─── FONTE ───
Alle 4 e 25 mi sono svegliata in preda ad incubi la prima serie di Fargo in loop non si digerisce facilmente, sapete, sudorazione e autocombustione.

Per domare le fiamme che avviluppavano il mio stomaco, l'esofago, la gola, le viscere non ho potuto far altro che arrendermi ed abbracciare la tazza. In ginocchio. Con lo scaldino a palla dritto sulla faccia. Perché io valgo.

Il giorno dopo in acensore la Ma' mi ha consigliato il cioccolato senza zucchero, burro, cacao. Volevo risponderle magnatelo te ma temevo ripercussioni, così ho sorriso e mentendo sapendo di mentire ho solo annuito e detto sicuramente lo proverò, sicuramente.

Negli ultimi 9 giorni ho perso 4 etti. Mamma Mina mi ha incoraggiato ad essere fiera del risultato. Ma da tre dicotre! domeniche senza fettuccine e pastarelle io mi aspettavo qualcosina in più. Niente di impegnativo, dopotutto, solo svegliarmi Valeria Mazza. Però bruna. Che ci tengo al mio colore di capelli.
───
- _COMPITO ASSEGNATO_
Ricopia fedelmente dalla fonte il tratto che va da "Alle 4 e 25" fino a "Perché io valgo.".
─── DATI ARCHIVIATI ───
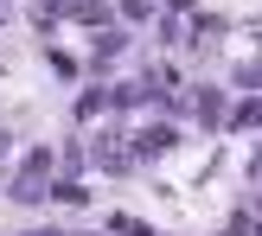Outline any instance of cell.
───
─── DATI ARCHIVIATI ───
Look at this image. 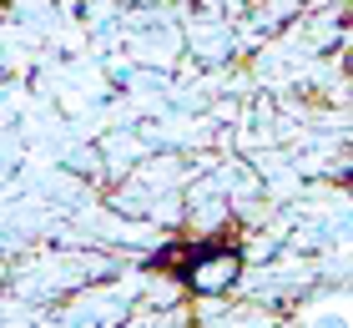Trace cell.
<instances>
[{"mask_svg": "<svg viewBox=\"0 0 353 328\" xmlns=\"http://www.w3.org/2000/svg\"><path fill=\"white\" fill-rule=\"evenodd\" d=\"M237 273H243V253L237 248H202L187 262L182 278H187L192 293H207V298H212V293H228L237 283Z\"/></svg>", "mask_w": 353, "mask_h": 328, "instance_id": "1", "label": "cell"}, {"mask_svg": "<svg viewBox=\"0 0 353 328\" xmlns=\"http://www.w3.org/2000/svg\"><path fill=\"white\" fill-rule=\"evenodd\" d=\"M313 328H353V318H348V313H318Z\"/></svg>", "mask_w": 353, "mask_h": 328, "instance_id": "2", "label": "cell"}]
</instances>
───
- _RISULTATO DEL COMPITO_
Alle 4 e 25 mi sono svegliata in preda ad incubi la prima serie di Fargo in loop non si digerisce facilmente, sapete, sudorazione e autocombustione.

Per domare le fiamme che avviluppavano il mio stomaco, l'esofago, la gola, le viscere non ho potuto far altro che arrendermi ed abbracciare la tazza. In ginocchio. Con lo scaldino a palla dritto sulla faccia. Perché io valgo.